The Low-LZ78 project contains the C++11 and C codes associated with the following reference: D. Arroyuelo, R. Canovas, G. Navarro, and R. Raman. "LZ78 Compression in Low Main Memory Space". To appear in Proc. SPIRE'17
This work includes the following data structures: C++11:
- hlz78: A LZ78 data structure that uses a fixed hash table.
- ghlz78: A LZ78 data structure that uses a growing hash table.
- mhlz78: A LZ78 data structure that uses multi-hash tables.
C (32 bits):
- lz78_min: The LZ78 compact representation of Arroyuelo and Navarro ("Space-efficient construction of Lempel-Ziv compressed text indexes". Information and Computation, 209(7):1070–1102, 2011).
- lz78_uc: The LZ78 uncompressd baseline representation used by Arroyuelo and Navarro.
To be able to compile the codes:
- Install sdsl-lite. Follow the installation guide here: (https://github.com/simongog/sdsl-lite)
- Modify the location of the sdsl library in the CMakeLists.txt if necessary.
- Require cmake version 3.5 or higher.
- For the C++11 code, go to the build folder (create the folder if it does not exists) and run:
- cmake ..
- make
- For the C codes, go to the lz78_c32 folder and run:
- make
-[CompressText] :
Use: ./CompressText file_name <opt>
<file_name>: Name of the file to be compressed
<opt> :
-o output_name: String containing the name of the output file. Default file_name
-s sigma: Size of the alphabet of the input text. Default s = 256
-f factor: Integer value indicating the overload factor used for the Hash table. Default factor = 5%
-d D_bits: Number of bits used to store each collision value. Default d=0 (meaning that it is compute internally)
-w Index_type. Default = 0
---+--------------------
0 | HLZ78 using a map for the displacements
1 | HLZ78 using a hash table and a sublayer for displacements
2 | MHLZ78 using maps for the displacements
3 | MHLZ78 using a hash table and a sublayer for displacements
4 | GHLZ78 using maps for the displacements
5 | GHLZ78 using a hash table and a sublayer for displacements
output: <output_name>.index_type
Example: ./CompressText file -w 1 -s 97 -f 10 -d 3
output: file.hlz78_hash
-[DecompressHLZ] :
Use: ./DecompressHLZ index_type <opt>
<index_type>: Name of the compressed index file
<opt> (index details are requiered):
-o output_name: String containing the name of the output file. Default <index_name>_decom
-w Index_type. Default = 0
# | Index_type
---+--------------------
0 | HLZ78 using a map for the displacements
1 | HLZ78 using a hash table and a sublayer for displacements
2 | MHLZ78 using maps for the displacements
3 | MHLZ78 using a hash table and a sublayer for displacements
4 | GHLZ78 using maps for the displacements
5 | GHLZ78 using a hash table and a sublayer for displacements
output: output_name file
Example: ./DecompressHLZ file.hlz78_hash -w 1 -o file
output: file (uncompress version of file.hlz78_hash)
-[Clz78_(min/uc)] :
Use: ./Clz78_(min/uc) file_name
file_name: Name of the file to be compressed
output: file_name.lzt file
Example: ./Clz78_min file
output: file.lzt (Compressed version of file)
-[Dlz78_(min/uc)] :
Use: ./Dlz78_(min/uc) file_name
file_name: Name of the file to be decompressed (file_name.lzt must exist)
output: file_name file
Example: ./Dlz78_min file
output: file (Decompressed version of file.lzt. Note: the original file is overwrite)

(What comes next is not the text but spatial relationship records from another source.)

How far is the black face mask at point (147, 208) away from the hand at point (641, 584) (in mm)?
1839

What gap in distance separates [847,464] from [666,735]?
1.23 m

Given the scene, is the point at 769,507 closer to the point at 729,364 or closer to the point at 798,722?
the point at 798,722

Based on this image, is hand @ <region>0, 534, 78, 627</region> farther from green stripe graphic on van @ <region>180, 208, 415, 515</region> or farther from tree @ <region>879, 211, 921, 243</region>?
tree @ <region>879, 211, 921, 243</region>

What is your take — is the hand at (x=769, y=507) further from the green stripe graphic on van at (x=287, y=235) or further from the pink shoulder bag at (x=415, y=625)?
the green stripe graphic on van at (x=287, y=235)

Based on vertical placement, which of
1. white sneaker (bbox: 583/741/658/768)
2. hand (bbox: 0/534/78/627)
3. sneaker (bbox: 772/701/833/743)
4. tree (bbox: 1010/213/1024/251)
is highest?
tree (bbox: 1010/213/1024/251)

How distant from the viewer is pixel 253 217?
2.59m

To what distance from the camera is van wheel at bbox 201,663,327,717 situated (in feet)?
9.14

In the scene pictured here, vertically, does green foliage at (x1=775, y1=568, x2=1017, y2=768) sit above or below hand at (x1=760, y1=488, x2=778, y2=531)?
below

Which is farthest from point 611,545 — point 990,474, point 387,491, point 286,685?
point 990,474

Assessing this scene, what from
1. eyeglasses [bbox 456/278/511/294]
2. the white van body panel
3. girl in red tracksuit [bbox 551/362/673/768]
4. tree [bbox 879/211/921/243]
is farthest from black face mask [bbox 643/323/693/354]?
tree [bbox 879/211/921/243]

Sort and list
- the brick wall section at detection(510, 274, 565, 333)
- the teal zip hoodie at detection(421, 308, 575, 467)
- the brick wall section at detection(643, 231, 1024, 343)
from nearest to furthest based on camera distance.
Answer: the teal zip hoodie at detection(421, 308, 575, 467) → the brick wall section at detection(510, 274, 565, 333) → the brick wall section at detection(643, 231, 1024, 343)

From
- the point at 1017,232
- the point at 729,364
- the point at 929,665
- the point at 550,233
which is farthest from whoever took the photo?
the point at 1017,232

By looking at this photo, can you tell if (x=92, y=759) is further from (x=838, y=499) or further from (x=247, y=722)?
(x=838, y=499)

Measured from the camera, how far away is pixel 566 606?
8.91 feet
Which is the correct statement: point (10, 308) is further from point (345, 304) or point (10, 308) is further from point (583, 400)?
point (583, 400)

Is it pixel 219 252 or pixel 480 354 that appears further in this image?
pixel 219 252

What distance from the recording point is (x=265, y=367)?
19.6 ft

The results presented in the paper "LZ78 Compression in Low Main Memory Space" were generated using the command line:
./CompressText in_file -w type_index -s sigma -f factor
using w = {1,3,5} and f = {5,10,20,40,60}, and files (with sigma):
dblp.xml (s=97)
proteins (s=27)
english (s=237) --> Note: we needed to erasa /0 characters from the original text before compressing
DNA (s=51)
For more information about the data structures and the test sets used please refer to the paper.
Note: These codes assume that the computer used has enough RAM to read and store the complete input.